Reading text:
· · ·
With just five people present, two of whom were not Adventists, and of the three Adventists one (Kiran) was today’s speaker on the topic of the Remnant—a topic of especial interest to Adventists—it was decided to postpone the talk until next week.
Meantime, a general discussion got underway about AI, with concerns expressed about its growing incursion in our lives and its potential harms and benefits. We pick up the discussion when the issue arose of its potential for catastrophic, existential harm.
David: It just so happens I am writing yet another unpublishable essay about this very topic, although it looks further ahead than the timeframe we have been discussing. My argument is essentially that in the long term we needn’t worry about AI. If you believe in some notion of God, then you have to believe that good will ultimately win out, in which case there’s really nothing to worry about in the end. But in the short run, a great deal of damage can be done. The kind of things Connie was talking about—bad people using AI for bad ends—are very real and will probably happen. People will get hurt.
Kiran said that AI today can only do so much, but was careful to say “as of yet.” He is acknowledging that it is going to become more powerful. Its limitations will diminish and its capabilities will increase. I look forward to the day (I predict it will happen) when consciousness emerges from AI. That’s when we will need to ask whether it will have morality. And if it does, what kind? Positive? Negative?
As for today’s problems—despots using AI for their own ends—I don’t see a fundamentally new answer. It’s the same answer we’ve had for every other technology in history. We have to use political and social means to persuade people not to behave badly. It’s that simple.
But Connie is right that things are happening very fast. AI is already so powerful that one bad-willed individual could potentially do catastrophic damage. Yet the answer is not better technology, nor banning technology. Somehow, we have to get people to behave better.
C-J: My concern is the use of electricity. The power grid is fragile and fractured in how it’s set up. Then there’s the water required to cool these systems. People say, “They should just pay more if they’re going to use these servers.” Electricity was created for the betterment of society. Everyone needs it. But these servers consume enormous resources. I think we need to slow down and think about energy that doesn’t pollute and doesn’t consume more than the population needs for basic access—heat, light, even our own computers.
I’ve noticed that our local station, XXI PBS, hasn’t been able to provide the same kind of programming it used to. They’re borrowing more from Europe and looping old material from their archives. I don’t want to hear old news or updates about the royal family. I care about what’s impacting my country and my world—Ukraine, NATO, what’s happening globally. And I want multiple perspectives, not just whatever narrative is deemed allowable by political agendas in Washington.
· · ·
Data under study:
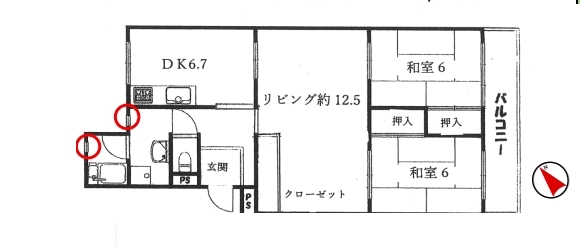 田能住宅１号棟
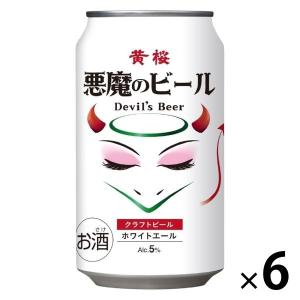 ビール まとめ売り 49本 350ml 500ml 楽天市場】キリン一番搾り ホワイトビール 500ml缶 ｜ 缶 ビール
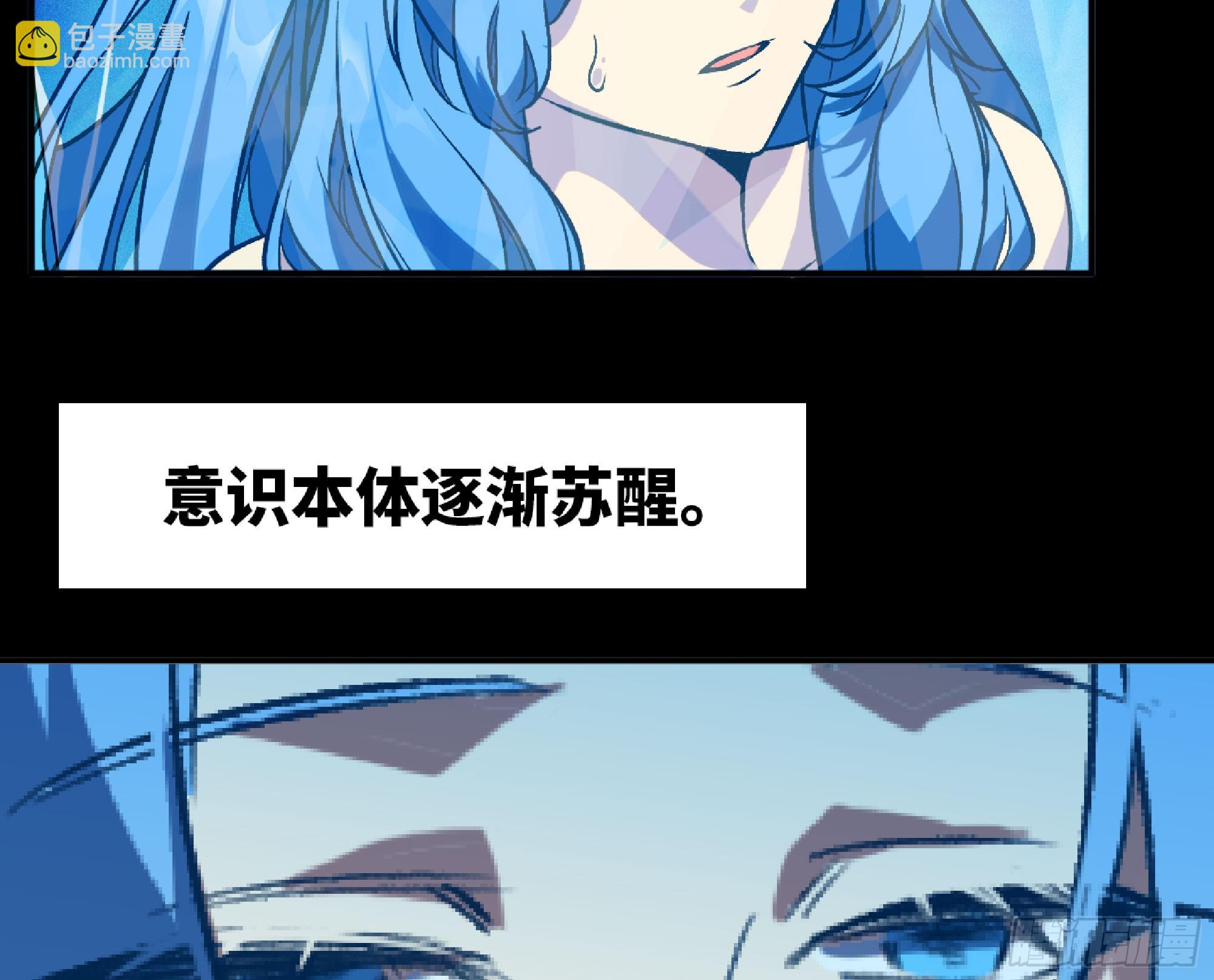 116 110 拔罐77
· · ·
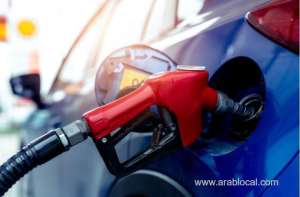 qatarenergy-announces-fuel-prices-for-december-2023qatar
· · ·
Your instructions: In the discussion notes on AI, what topic was Kiran scheduled to speak on before the talk was postponed?

Result for this task: The Remnant.